Tâche A
Traduisez en anglais la phrase suivante du texte sur la division des contrats municipaux : « La division de contrats n’est pas en soi interdite. »

Texte extrait
________________________________________

Pour certains, les règles d’appel d’offres peuvent parfois sembler contraignantes. Dans un tel contexte, il peut arriver que des municipalités soient tentées d’octroyer plusieurs contrats de moindre valeur plutôt qu’un seul, évitant ainsi de dépasser les seuils d’appel d’offres. Or, les articles 938.0.3 du Code municipal et 573.3.0.3 de la Loi sur les cités et villes prévoient qu’une municipalité ne peut diviser un contrat en plusieurs contrats en semblable matière, sauf si cette division est justifiée par des motifs de saine administration.
Scinder ou diviser un contrat, c’est donner plusieurs contrats plutôt qu’un seul, par exemple pour un même service ou le même type de travaux, faisant en sorte de diminuer la dépense encourue par contrat et potentiellement de soustraire l’octroi de ceux-ci aux règles d’appel d’offres.
La division de contrats n’est pas en soi interdite. Selon les motifs au soutien de sa décision, une municipalité pourra diviser un contrat. L’important est donc que la Municipalité soit en mesure de justifier sa décision. Pourquoi la Municipalité veut octroyer plusieurs contrats pour tel projet? Pour tel service?
À titre d’exemple, pour des motifs de sécurité publique et d’efficacité du service, l’octroi de plusieurs contrats de déneigement pour des secteurs distincts a été considéré valide[1]. Aussi, certains programmes d’aide financière requièrent l’octroi de plusieurs contrats. Le respect de ces programmes pourrait constituer un motif de saine administration.

________________________________________

Liste brute
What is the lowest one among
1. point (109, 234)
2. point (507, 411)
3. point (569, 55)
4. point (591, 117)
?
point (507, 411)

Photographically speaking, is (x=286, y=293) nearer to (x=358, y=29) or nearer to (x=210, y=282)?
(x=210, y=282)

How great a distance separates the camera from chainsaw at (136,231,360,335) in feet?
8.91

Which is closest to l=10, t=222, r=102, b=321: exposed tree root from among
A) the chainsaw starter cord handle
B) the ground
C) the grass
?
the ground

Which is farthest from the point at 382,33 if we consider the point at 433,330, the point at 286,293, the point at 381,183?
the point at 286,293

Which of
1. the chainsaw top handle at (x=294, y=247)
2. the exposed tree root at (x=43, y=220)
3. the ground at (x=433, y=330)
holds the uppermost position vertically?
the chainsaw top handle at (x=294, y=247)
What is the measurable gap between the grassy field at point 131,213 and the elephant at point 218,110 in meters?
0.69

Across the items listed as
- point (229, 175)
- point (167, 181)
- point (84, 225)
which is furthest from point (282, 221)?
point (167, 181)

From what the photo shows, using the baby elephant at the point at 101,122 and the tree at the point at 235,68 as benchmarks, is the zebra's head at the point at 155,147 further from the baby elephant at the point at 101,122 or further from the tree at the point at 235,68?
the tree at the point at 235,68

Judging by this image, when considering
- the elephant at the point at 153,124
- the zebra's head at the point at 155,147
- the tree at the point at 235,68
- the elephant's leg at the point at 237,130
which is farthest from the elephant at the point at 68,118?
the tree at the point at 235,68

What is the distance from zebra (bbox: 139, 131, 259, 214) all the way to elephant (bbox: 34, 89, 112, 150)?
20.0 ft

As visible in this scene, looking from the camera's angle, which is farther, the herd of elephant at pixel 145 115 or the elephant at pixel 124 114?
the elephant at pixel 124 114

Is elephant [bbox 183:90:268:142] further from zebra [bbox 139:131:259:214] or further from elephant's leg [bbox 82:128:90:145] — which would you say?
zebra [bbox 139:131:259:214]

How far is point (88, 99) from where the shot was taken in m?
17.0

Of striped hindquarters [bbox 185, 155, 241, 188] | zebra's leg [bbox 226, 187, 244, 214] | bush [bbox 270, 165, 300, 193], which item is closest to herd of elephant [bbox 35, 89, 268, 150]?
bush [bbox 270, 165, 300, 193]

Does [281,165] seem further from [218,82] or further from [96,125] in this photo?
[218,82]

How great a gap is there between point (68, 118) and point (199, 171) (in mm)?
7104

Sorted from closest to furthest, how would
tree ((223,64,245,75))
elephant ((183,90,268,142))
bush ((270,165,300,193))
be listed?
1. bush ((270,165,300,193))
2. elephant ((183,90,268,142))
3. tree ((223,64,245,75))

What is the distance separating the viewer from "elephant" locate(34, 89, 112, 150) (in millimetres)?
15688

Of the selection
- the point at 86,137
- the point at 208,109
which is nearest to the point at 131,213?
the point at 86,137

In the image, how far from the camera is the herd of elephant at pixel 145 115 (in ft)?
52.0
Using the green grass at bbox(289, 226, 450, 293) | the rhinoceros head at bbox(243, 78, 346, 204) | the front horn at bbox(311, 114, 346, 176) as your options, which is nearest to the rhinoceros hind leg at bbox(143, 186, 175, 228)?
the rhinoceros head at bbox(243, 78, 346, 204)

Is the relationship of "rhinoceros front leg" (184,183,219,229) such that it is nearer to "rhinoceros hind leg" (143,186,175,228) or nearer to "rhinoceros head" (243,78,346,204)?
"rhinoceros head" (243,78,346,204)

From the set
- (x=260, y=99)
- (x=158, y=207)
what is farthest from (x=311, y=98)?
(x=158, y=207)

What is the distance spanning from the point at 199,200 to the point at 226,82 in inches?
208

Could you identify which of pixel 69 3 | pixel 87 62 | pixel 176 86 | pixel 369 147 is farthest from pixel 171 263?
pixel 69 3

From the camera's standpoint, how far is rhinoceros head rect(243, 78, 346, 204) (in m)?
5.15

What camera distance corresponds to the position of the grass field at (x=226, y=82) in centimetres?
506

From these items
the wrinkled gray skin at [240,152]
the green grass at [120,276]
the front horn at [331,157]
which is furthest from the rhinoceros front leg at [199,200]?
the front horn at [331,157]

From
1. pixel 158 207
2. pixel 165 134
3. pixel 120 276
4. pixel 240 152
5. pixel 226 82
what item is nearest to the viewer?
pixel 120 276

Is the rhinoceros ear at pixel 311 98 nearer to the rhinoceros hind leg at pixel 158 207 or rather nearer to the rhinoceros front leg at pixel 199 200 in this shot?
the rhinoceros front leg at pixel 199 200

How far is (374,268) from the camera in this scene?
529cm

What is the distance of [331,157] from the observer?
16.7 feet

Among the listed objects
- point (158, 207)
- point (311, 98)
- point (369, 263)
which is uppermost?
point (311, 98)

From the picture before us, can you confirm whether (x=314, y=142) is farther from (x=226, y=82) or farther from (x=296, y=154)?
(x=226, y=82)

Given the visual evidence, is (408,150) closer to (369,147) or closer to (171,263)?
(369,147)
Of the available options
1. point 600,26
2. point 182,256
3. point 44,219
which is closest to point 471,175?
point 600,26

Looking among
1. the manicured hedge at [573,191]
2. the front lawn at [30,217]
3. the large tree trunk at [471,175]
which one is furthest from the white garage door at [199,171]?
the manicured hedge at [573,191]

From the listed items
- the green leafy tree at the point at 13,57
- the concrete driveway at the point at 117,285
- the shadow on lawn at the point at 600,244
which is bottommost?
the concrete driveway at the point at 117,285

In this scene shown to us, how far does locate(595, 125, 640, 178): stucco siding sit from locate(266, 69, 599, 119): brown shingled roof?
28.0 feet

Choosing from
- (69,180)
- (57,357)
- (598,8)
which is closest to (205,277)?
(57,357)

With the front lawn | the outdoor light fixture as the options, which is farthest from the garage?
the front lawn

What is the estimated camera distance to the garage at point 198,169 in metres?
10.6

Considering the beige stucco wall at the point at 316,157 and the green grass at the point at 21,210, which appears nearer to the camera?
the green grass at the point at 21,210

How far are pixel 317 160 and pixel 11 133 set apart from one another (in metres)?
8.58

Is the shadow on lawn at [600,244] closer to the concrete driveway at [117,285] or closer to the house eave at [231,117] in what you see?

________________________________________

Tâche B
Affichez chaque ligne de la liste qui contient la chaîne « garage », en respectant la casse.

Réponse attendue A
Dividing contracts is not prohibited in itself.

Réponse attendue B
which one is furthest from the white garage door at [199,171]?
With the front lawn | the outdoor light fixture as the options, which is farthest from the garage?
What is the estimated camera distance to the garage at point 198,169 in metres?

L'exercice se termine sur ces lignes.